Fort Wolters (1925-1946, 1951-1975) - First established as a Texas National Guard post in 1925 near Mineral Wells, Parker County and Palo Pinto County, Texas. Named Camp Wolters after Brigadier General Jacob F. Wolters. Federalized during World War II and abandoned in 1946 after the war ended. Reactivated in 1951 for the Korean War as Wolters Air Force Base. Returned to the U.S. Army 1 Jul 1956 and became Camp Wolters again. Redesignated Fort Wolters on 1 Jun 1963 and used during the Vietnam War for infantry training and as a Nike Missile site. Abandoned in 1975.
History of Fort Wolters
First established in 1925 as a Texas National Guard training camp for the 56th National Guard Brigade consisting of the 112th Texas Regiment and the 113th New Mexico Regiment. Used as a summer training camp and maneuver area.
World War II (1941-1945)
Expanded and federalized during World War II as a large infantry induction and training center with a troop capacity of about 25,000 troops. The post was declared surplus 27 Jun 1946 and sold to private interests.
Korean War (1951-1953)
After the Korean War the base was turned back to the U.S. Army and on 1 July 1956 it again became Camp Wolters. The new mission of the post was as the Primary Helicopter School for the U.S. Army. The camp was classified as a permanent installation and named Fort Wolters on 1 Jun 1963 as the Vietnam War began to heat up.
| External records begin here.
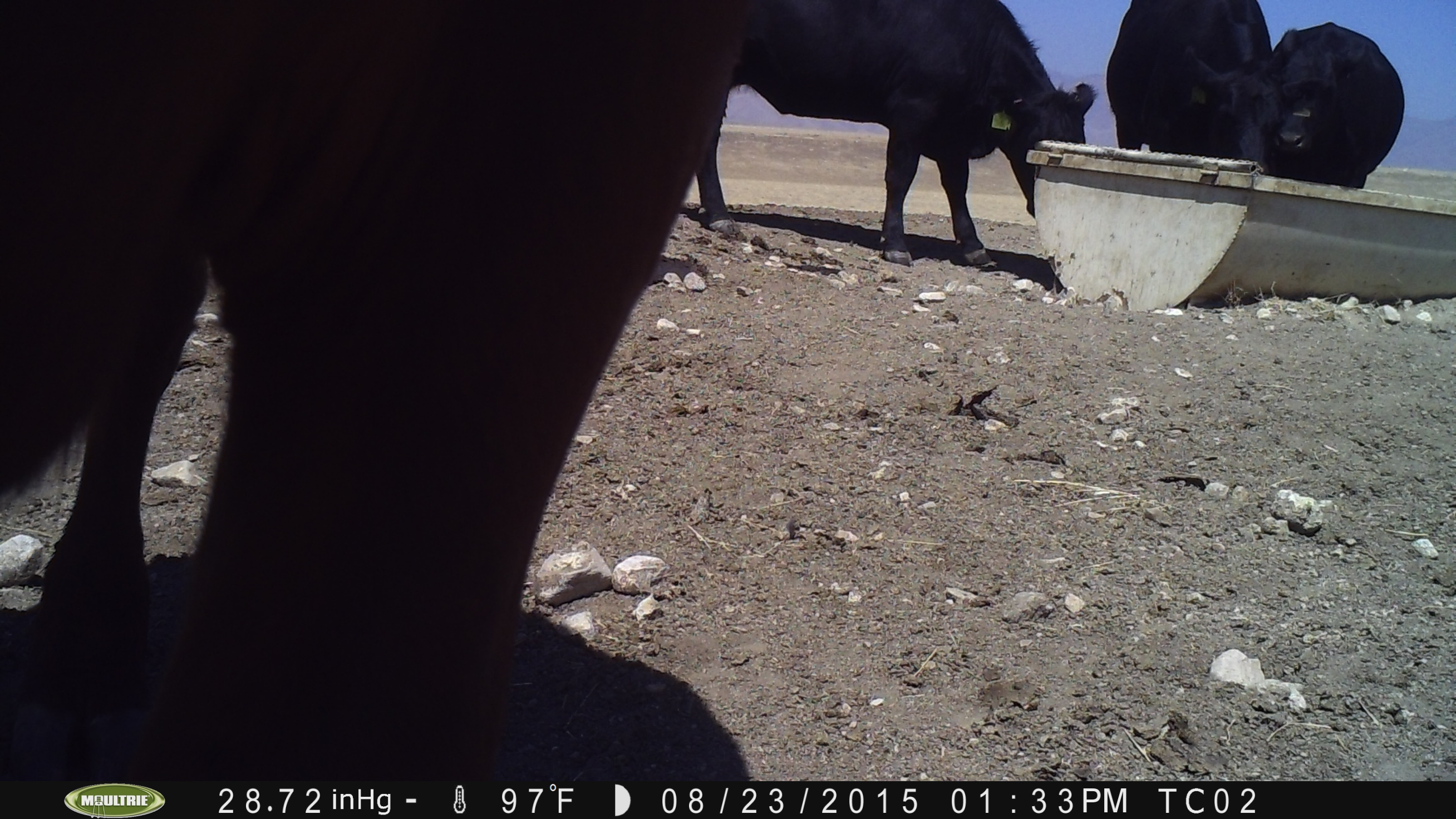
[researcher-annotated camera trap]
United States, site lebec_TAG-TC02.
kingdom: Animalia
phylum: Chordata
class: Mammalia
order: Artiodactyla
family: Bovidae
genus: Bos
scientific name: Bos taurus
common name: domestic cow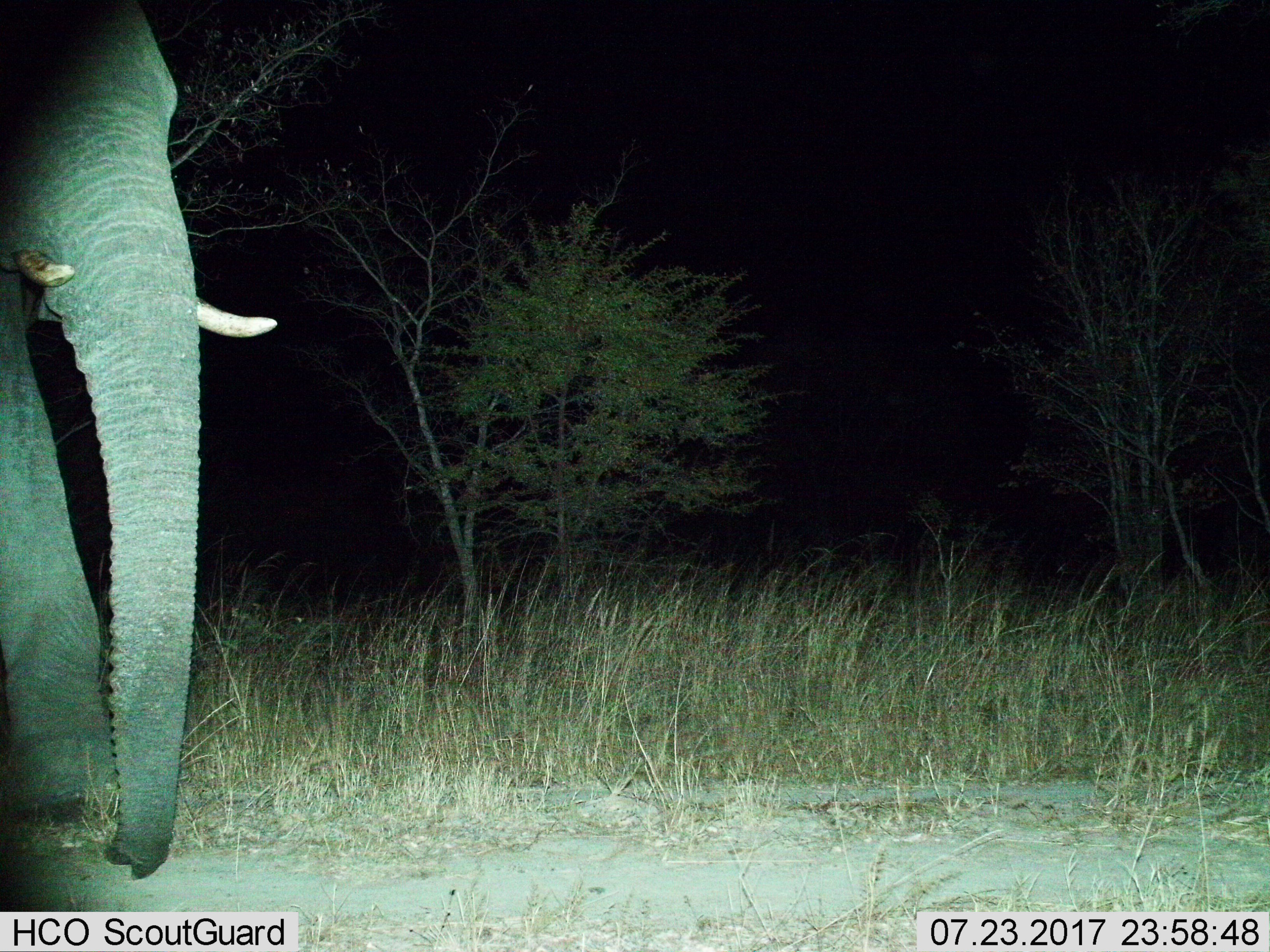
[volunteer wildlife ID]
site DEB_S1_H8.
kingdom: Animalia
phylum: Chordata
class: Mammalia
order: Proboscidea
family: Elephantidae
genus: Loxodonta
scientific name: Loxodonta africana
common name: african bush elephant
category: elephant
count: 1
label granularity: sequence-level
NIKE missile site DF-70 was located on Fort Wolters between September 1960 and October 1968.
With the end of the Vietnam War the closure of the fort was announced and the decision to return the property to private hands was made in February 1975.
Currently part of the Education Center of Weatherford College, Lake Mineral Wells State Park and Wolters industrial Park near Mineral Wells, Parker County, Texas.